The method according to claim 4, characterized in that obtaining the ambient temperature change includes:

When the operating frequency of the compressor is the preset frequency, the initial environment of the environment where the air conditioner is located is obtained. ambient temperature;

After a preset period of time, obtain the current ambient temperature of the environment where the air conditioner is located;

The difference between the current ambient temperature and the initial ambient temperature is taken as the ambient temperature change amount.
The method according to any one of claims 1 to 6, characterized in that, after determining the detection information of the electronic expansion valve, the method further includes:

Push the detection information to target users so that the target users know the operating status of the electronic expansion valve.
A device for detecting an electronic expansion valve, which is characterized by including:

an obtaining module configured to obtain the operating frequency of the air conditioning compressor;

A first determination module configured to determine the opening change amount and the exhaust gas temperature correction amount of the electronic expansion valve when the operating frequency of the compressor is not lower than the preset frequency;

The second determination module is configured to determine the detection information of the electronic expansion valve according to the opening change amount of the electronic expansion valve and the exhaust gas temperature correction amount.
A device for detecting an electronic expansion valve, including a processor and a memory storing program instructions, characterized in that the processor is configured to execute any one of claims 1 to 7 when running the program instructions.
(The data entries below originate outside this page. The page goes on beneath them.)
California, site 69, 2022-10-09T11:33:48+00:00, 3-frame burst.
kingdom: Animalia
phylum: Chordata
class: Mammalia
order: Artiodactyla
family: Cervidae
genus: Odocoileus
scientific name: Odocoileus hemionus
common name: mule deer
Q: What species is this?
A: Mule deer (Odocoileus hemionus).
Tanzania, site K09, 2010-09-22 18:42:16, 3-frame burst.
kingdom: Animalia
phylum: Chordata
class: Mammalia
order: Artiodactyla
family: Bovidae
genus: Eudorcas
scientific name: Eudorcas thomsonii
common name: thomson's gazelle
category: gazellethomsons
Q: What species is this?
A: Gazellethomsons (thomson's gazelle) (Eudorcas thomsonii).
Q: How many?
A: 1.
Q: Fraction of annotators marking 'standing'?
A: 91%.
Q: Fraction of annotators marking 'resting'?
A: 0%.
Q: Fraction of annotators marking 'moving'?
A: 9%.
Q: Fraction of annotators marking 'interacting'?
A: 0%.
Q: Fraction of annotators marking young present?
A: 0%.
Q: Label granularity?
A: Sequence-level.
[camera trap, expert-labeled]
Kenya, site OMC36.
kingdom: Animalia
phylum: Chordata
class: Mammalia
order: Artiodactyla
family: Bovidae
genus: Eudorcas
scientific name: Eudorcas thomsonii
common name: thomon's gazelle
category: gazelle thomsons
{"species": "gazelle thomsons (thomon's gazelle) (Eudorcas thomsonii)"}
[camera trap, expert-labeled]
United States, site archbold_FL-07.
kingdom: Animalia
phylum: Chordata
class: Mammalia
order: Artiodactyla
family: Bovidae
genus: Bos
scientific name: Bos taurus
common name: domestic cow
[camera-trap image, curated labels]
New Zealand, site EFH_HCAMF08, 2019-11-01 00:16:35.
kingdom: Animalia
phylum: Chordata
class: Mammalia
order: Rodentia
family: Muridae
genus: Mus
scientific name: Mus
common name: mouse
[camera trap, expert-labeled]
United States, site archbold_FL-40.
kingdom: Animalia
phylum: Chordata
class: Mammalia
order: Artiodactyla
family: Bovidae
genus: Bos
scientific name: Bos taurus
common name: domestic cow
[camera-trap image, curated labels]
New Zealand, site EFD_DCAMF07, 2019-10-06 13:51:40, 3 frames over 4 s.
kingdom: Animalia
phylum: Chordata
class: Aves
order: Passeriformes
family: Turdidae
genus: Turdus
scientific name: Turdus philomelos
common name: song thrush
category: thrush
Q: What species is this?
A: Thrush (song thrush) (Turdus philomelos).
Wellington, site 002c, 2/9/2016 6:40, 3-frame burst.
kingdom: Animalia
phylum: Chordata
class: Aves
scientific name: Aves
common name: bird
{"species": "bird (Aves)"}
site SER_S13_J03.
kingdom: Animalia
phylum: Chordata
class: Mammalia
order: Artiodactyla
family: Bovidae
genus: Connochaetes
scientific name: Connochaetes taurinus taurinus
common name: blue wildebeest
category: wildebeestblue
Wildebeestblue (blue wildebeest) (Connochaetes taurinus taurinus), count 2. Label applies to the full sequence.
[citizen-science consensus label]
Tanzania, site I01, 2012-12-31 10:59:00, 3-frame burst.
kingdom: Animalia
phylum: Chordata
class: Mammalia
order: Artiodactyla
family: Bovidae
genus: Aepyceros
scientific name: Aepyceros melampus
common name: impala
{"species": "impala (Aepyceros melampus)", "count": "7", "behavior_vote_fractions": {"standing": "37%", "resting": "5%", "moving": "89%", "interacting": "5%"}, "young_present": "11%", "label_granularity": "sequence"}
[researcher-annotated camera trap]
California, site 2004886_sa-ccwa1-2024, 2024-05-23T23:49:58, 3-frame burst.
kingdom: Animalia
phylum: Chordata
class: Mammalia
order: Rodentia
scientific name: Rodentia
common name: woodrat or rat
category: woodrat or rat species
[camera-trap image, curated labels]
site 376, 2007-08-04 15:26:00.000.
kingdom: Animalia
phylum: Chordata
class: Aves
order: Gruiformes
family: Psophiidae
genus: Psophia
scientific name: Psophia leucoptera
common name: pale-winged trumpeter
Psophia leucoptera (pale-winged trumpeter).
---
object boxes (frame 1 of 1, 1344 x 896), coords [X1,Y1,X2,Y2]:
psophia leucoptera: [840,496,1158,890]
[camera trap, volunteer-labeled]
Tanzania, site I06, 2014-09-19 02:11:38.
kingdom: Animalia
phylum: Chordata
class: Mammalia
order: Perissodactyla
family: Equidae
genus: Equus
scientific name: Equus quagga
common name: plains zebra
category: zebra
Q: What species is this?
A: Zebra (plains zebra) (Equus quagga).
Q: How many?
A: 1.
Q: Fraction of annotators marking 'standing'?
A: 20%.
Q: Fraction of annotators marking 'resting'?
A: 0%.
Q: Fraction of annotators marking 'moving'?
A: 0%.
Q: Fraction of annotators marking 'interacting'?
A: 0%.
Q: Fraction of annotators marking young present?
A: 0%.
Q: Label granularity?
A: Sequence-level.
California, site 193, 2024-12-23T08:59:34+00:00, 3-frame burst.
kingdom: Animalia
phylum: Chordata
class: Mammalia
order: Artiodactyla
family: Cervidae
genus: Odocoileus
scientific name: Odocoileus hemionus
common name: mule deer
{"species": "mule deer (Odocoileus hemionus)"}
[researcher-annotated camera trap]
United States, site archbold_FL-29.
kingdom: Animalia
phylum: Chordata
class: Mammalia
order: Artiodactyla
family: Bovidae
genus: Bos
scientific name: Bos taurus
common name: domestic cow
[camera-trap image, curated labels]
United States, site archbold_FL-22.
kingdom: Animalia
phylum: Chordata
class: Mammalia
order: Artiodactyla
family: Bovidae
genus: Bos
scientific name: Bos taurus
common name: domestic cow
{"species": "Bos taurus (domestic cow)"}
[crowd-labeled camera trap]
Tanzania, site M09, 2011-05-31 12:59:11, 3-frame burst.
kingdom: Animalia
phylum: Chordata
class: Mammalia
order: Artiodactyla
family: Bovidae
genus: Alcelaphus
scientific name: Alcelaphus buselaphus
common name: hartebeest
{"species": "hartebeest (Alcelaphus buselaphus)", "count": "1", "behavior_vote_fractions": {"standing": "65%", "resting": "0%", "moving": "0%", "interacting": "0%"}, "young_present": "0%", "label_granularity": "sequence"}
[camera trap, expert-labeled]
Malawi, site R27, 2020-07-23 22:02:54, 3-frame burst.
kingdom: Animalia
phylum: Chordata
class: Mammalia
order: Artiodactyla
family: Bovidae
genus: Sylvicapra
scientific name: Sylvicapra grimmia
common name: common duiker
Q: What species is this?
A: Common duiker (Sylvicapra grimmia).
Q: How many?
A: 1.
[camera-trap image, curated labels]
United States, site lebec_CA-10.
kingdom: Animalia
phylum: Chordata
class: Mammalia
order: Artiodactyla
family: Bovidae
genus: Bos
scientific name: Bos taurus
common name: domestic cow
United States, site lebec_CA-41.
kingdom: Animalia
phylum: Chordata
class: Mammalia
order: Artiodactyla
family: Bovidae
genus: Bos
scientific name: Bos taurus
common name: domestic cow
The method for detecting the electronic expansion valve described in the item.
A storage medium stores program instructions, characterized in that, when the program instructions are run, the method for detecting an electronic expansion valve according to any one of claims 1 to 7 is executed.
A computer program, when the computer program is executed by a computer, causes the computer to implement the method for detecting an electronic expansion valve according to any one of claims 1 to 7.
A computer program product. The computer program product includes computer instructions stored on a computer-readable storage medium. When the program instructions are executed by a computer, the computer implements any one of claims 1 to 7. Method for detecting electronic expansion valves.